A: Based on the enormity of Amazon, you can assume most common goods are already available via Amazon. You should certainly do an Amazon search of what is available in your planned product category, but spend a significant amount of time across the internet researching the defined niche market you want to target.
Be sure to look at other marketplaces as well as direct-to-consumer sites to gauge the level of existing competition. Be realistic. Use all the data and information you find. If it appears your market is still largely untapped, launch your site.
Q: What are some key signs that Amazon has you beat and you need to consider a new strategy?
A: If you find that Amazon has essentially duplicated your product catalog and the items you sell are neither complex nor personal in terms of fit or function, you’re probably in trouble.
Even if you currently have a slight pricing advantage or a loyal following, it’s going to become increasingly difficult to grow your business. When you see this, it may be time to consider options that include pivoting to products that benefit from your own expertise and recommendations, or even looking at manufacturing your own line so you have a defensible set of products.
Q: What piece of technology could you not live without?
A: Hey Siri. I spend more than 500 hours a year commuting – half of that on a motorcycle. Having a hands-free tool – whether it’s in my car or using a Bluetooth connection to the speakers and mic in my motorcycle helmet that lets me stay on top of my schedule, traffic reports, directions around accidents, or just streaming music – has made my commute about as close to enjoyable and productive as I’m likely to get.
Q: What is the best piece of career advice you have ever been given?
A: I once had a boss who advised, “Don’t let anyone assign you to stupid projects.” Those are words I’ve lived by. It seems that no matter what your level, once people see that you can get things done, they will come up with more ideas for how you can fill your time.
If it’s something small, you may want to just get it done and write it off to managing up or building goodwill. But all too often you end up being the go-to person for vanity projects with little value.
Don’t fall into that trap. Develop your reputation as a professional focused solely on high-value, big projects. You can then push back on assignments that don’t align with your goals or are merely unproductive time-wasters.
Q: What’s the best book or blog you’ve read recently?
A: I’ve been readingby Chip Conley and am finding it to be an inspiring take on how different generations of workers can contribute to a company’s success while also continuing to learn and grow.
The author is the founder and former head of Joie de Vivre Hospitality who, at the age of 52, joined Airbnb as head of global hospitality and strategy. Initially feeling digitally underwater compared to other workers, he quickly found that his experience enabled him to provide incredible value as a mentor and “elder” who could see the big picture.
Beyond being a roadmap for midlife professionals, I’m finding it provides some valuable insights into creating diverse teams and helping everyone do their best work.
Q: What’s the biggest risk you’ve taken professionally? Did it pay off?

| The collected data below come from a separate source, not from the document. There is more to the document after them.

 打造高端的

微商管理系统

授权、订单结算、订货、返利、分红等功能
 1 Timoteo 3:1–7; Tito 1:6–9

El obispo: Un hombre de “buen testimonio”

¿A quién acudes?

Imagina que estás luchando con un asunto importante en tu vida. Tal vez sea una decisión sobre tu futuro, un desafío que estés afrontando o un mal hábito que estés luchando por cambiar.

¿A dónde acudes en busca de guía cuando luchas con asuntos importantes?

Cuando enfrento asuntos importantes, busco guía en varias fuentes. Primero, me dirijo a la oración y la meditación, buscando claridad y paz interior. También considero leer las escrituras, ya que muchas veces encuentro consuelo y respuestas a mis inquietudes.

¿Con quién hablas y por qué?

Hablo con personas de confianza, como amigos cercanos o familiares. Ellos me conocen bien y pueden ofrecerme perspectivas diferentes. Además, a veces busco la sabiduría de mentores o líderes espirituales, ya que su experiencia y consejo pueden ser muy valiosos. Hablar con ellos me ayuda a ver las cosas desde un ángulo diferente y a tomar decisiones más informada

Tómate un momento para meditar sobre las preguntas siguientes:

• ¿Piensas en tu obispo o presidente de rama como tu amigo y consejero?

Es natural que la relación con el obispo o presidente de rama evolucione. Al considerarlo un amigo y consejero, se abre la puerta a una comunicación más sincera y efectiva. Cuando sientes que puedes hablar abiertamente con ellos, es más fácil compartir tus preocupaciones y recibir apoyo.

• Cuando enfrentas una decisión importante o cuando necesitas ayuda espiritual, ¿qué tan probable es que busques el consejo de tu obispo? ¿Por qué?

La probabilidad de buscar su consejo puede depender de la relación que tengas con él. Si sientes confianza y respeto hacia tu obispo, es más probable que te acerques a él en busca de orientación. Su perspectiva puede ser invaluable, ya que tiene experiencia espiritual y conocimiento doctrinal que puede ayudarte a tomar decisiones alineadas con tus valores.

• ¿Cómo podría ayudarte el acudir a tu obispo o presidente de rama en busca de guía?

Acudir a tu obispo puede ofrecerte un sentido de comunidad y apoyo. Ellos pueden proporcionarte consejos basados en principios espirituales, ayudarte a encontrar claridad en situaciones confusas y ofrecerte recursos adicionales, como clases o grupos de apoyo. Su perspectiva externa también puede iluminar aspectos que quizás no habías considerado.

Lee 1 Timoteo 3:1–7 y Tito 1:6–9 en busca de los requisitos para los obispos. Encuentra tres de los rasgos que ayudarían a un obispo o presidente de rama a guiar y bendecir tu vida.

A: Probably the biggest risk I ever took was accepting a promising job that required a 4,000-mile move and where I didn’t have the opportunity first to meet the team or top managers. The role sounded challenging and promised entry into a top media brand, but it only took a couple of months to realize the company’s negative culture was tough to counteract and turnover was quite high.
With a newborn child at home, I struggled with whether a horrible job was better than no job at all. I chose to invest in my own sanity and belief that my time and opinions had value. I quit. It was a decision I’ve never regretted and set up a chain of new roles that quickly outstripped any opportunity the previous job offered. It taught me that I can overcome setbacks and that being true to your core principles has more value than a temporary sense of security.